Diversification of mantle-derived melts is commonly thought to occur in lower crustal ‘MASH’ (melting, assimilation, storage, homogenization) zones at the crust-mantle boundary where basaltic melts undergo chemical interaction with host rocks. Understanding the mechanisms through which the chemistry of these magmas change from the lower crustal MASH zones to mid-crustal reservoirs is difficult because there are few places worldwide where exposures of lower and middle crustal melt reservoirs are preserved. Here, we focus on two plutons (Misty and Puteketeke Plutons) from a tilted-arc section in the Median Batholith (Fiordland, New Zealand), which preserves a lower- and mid-crustal reservoir, respectively. These coeval plutons present exposures of varying depths of the same magmatic arc, but with vastly different mineral assemblages and chemical compositions.
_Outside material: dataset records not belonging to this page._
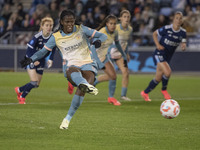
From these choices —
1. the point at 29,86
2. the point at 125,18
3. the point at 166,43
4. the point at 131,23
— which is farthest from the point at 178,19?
the point at 131,23

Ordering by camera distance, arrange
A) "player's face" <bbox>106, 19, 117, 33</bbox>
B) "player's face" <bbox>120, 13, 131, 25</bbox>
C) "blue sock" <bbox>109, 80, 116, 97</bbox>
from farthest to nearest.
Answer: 1. "player's face" <bbox>120, 13, 131, 25</bbox>
2. "blue sock" <bbox>109, 80, 116, 97</bbox>
3. "player's face" <bbox>106, 19, 117, 33</bbox>

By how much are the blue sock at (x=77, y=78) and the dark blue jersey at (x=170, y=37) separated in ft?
20.3

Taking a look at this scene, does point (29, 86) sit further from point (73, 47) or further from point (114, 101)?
point (73, 47)

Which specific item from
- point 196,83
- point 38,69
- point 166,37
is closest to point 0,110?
point 38,69

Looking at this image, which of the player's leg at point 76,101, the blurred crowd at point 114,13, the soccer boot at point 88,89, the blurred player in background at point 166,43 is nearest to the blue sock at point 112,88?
the blurred player in background at point 166,43

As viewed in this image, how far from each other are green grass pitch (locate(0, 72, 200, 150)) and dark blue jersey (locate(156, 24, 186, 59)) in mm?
1503

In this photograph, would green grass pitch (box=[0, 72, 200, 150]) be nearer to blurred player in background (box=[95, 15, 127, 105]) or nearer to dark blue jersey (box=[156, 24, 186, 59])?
blurred player in background (box=[95, 15, 127, 105])

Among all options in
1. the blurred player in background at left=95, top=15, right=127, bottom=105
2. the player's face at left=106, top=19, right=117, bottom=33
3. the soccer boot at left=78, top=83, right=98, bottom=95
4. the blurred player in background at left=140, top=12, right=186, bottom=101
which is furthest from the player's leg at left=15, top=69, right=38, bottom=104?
the soccer boot at left=78, top=83, right=98, bottom=95

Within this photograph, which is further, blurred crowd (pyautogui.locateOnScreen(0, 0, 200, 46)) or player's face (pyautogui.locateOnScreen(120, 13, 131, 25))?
blurred crowd (pyautogui.locateOnScreen(0, 0, 200, 46))

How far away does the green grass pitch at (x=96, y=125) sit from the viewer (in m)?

The cause of the compositional disparities raises the question of how melts evolve as they ascend from the lower to middle crust. The Misty Pluton was emplaced from 122-115 Ma at 30-40 km depths and consists predominantly of two pyroxene diorites and hornblende diorites. The Puteketeke Pluton was emplaced at 20 km depth at ca. 122-120 Ma, and consists of biotite ± hornblende granites, granodiorites, and tonalites. Both plutons are classified as magnesian, and calc-alkalic to alkali calcic; however, the Misty Pluton is predominantly metaluminous whereas the Puteketeke Pluton is mostly peraluminous. Puteketeke Pluton samples are also much more silicic (>60 SiO₂ wt%) versus the Misty (<60 wt.%). The range of bulk-rock K₂O values for the Misty Pluton (0.3-3.0 wt%) overlap the slightly higher Puteketeke Pluton values (1.2-3.9 wt%), and Zr values also overlap (0-331.8 ppm for the Misty, and 72-175 ppm for the Puteketeke Pluton). In general, bulk-rock Y values are higher for the Misty Pluton (0.5-35 ppm) compared to the Puteketeke Pluton (2-13 ppm). Zircon δ¹⁸O values from the Misty (4.6-6.2‰; n= 85) overlap data from the Puteketeke (4.6-5.2‰; n=37) however, the latter displays a narrower range that is skewed towards lower values. These isotope data and differences in whole-rock geochemistry are consistent with interaction with mixing and/or partial melting of a low del¹⁸O source during transfer from the lower to middle crust.